Print the listing in its entirety and exactly, leaving out images.

*** Data shown ***

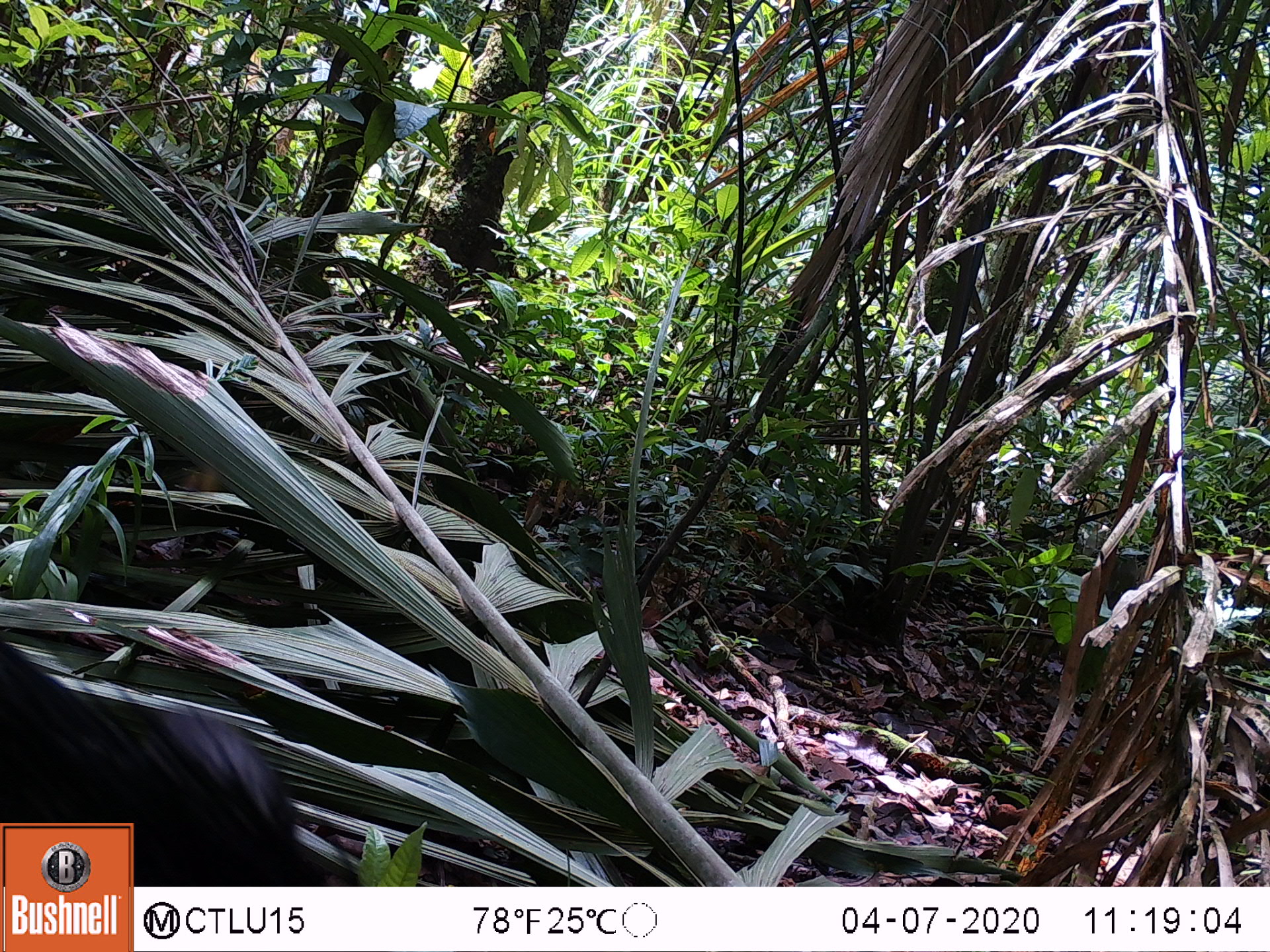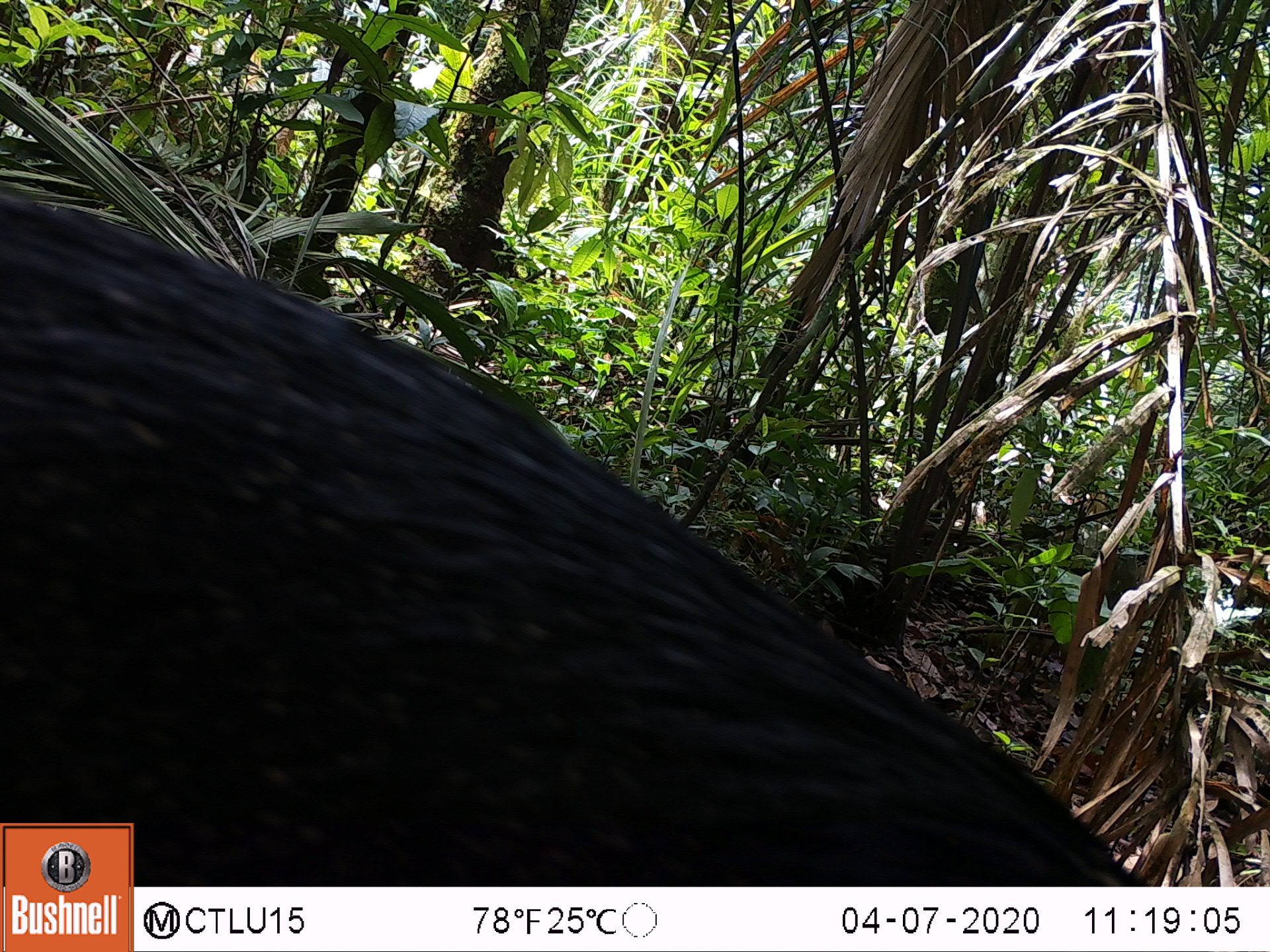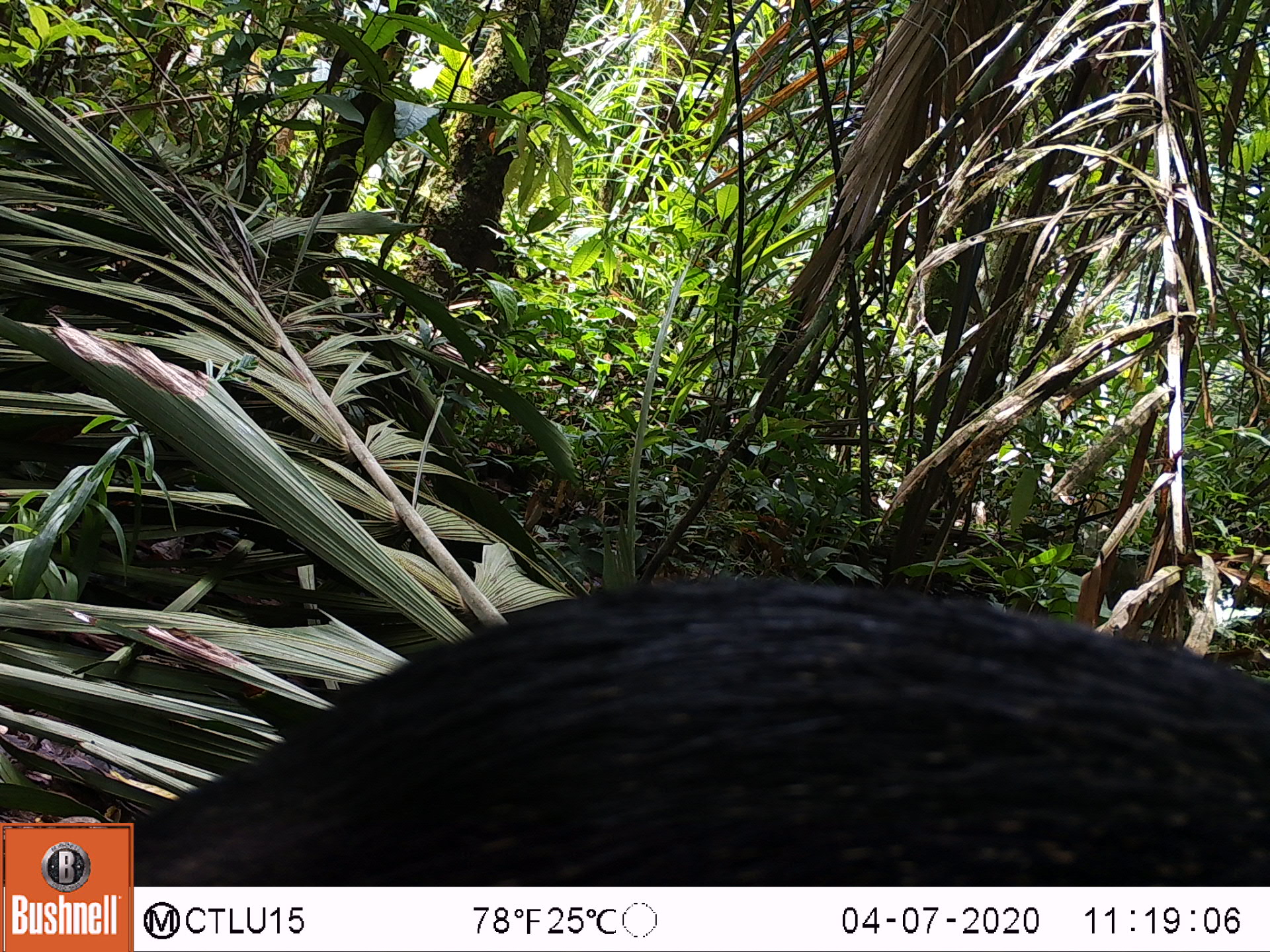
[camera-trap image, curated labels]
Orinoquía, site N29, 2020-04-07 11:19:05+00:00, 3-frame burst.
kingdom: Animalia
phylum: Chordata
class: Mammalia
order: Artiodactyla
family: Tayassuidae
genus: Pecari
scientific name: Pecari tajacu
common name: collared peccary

*** End of Data shown ***

Task response ->
[camera-trap image, curated labels]
Orinoquía, site N29, 2020-04-07 11:19:05+00:00, 3-frame burst.
kingdom: Animalia
phylum: Chordata
class: Mammalia
order: Artiodactyla
family: Tayassuidae
genus: Pecari
scientific name: Pecari tajacu
common name: collared peccary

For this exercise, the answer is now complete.